Passage provided =>

>>>

Posted on 06/27/2002 10:52:40 AM PDT by Col Sanders
By John W. Baer, professor of economics, Anne Arundel Community College
Every class day over 60 million public and parochial school teachers and students in the US recite the Pledge of Allegiance along with thousands of Americans at official meetings of the Boy Scouts, Girl Scouts, Elks, Masons, American Legion, and others. During the televised bicentennial celebration of the US Constitution for the school children on September 17, 1987, the children as a group did not recite any part of the Constitution. However, President Reagan did lead the nation's school children in reciting the Pledge. Yet probably not one of them knows the history or original meaning of the Pledge.
In the presidential campaign of 1988, George Bush successfully used the Pledge in his campaign against Mike Dukakis. Ironically, Bush did not seem to know the words of the Pledge until his campaign manager told him to memorize it. The teachers and students in the New England private schools he attended, Greenwich Country Day School and Phillips Andover Academy, did not recite the pledge. By contrast, Dukakis and his mother, a public school teacher, recited the Pledge in the public schools. Yet Bush criticized Dukakis for vetoing a bill in Massachusetts requiring public school teachers but not private school teachers to recite the Pledge. Dukakis vetoed the bill on grounds that it violated the constitutional right of free speech.
[[Actually, the case Dukakis cited (and was subsequently attacked by Bush for it) was a religious freedom case (!); see the file with the speech by ACLU director Ira Glasser which, like this article, contains a lot of information you don't hear much about in the mainstream press. It also happens to be among the best speeches I've ever heard, and demonstrates devastatingly what many of us already knew; what a bad job Dukakis did responding to Bush's attacks about being "liberal" and (God forbid) and being a member of the ACLU. -- HB]]
How did this Pledge of Allegiance to a flag replace the US Constitution and Bill of Rights in the affections of many Americans? Among the nations in the world, only the USA and the Philippines, imitating the USA, have a pledge to their flag. Who institutionalized the Pledge as the cornerstone of American patriotic programs and indoctrination in the public and parochial schools?

<<<

Written task => Rewrite the article on the history of the Pledge, starting at "Posted on 06/27/2002" and ending at "of the Pledge.", with "Pledge of Allegiance" changed to "flag salute" wherever it appears.

Provided records =>
>>>

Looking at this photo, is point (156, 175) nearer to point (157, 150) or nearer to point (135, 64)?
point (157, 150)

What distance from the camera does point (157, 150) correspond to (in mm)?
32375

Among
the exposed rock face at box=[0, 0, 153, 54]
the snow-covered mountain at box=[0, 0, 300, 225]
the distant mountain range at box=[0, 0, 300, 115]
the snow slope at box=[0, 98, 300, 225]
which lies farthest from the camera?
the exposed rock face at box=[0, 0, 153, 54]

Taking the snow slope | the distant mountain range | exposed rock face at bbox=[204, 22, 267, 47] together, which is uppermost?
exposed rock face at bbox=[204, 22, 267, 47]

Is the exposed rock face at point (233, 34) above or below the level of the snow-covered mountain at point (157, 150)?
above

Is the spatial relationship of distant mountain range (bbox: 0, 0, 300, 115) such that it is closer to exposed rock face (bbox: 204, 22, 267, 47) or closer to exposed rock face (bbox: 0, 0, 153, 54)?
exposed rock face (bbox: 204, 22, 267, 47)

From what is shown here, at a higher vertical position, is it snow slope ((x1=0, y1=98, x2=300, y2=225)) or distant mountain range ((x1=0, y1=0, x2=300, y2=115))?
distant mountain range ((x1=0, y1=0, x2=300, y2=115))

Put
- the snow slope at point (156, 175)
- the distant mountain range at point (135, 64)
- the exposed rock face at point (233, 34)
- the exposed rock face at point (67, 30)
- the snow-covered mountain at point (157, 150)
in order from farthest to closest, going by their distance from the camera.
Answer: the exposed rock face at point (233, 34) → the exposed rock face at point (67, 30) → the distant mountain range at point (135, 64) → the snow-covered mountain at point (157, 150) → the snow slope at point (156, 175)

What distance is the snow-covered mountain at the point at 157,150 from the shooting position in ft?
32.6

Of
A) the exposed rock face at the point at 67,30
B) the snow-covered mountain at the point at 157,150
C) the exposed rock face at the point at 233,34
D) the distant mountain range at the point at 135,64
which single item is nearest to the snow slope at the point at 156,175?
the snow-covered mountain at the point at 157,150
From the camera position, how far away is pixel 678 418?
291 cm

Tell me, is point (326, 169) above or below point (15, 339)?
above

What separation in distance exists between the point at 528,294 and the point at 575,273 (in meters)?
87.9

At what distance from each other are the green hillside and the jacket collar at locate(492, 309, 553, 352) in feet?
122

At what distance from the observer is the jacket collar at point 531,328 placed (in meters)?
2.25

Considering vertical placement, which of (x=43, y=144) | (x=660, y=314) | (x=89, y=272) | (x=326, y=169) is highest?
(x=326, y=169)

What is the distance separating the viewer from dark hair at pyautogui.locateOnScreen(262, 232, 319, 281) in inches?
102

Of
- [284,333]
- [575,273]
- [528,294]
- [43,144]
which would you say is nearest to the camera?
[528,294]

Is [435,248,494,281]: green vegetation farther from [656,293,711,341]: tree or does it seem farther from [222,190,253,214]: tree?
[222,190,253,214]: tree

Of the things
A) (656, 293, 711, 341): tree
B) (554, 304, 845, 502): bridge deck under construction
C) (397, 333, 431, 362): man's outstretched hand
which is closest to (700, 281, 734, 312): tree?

<<<

Solution to this exercise =>
Posted on 06/27/2002 10:52:40 AM PDT by Col Sanders
By John W. Baer, professor of economics, Anne Arundel Community College
Every class day over 60 million public and parochial school teachers and students in the US recite the flag salute along with thousands of Americans at official meetings of the Boy Scouts, Girl Scouts, Elks, Masons, American Legion, and others. During the televised bicentennial celebration of the US Constitution for the school children on September 17, 1987, the children as a group did not recite any part of the Constitution. However, President Reagan did lead the nation's school children in reciting the Pledge. Yet probably not one of them knows the history or original meaning of the Pledge.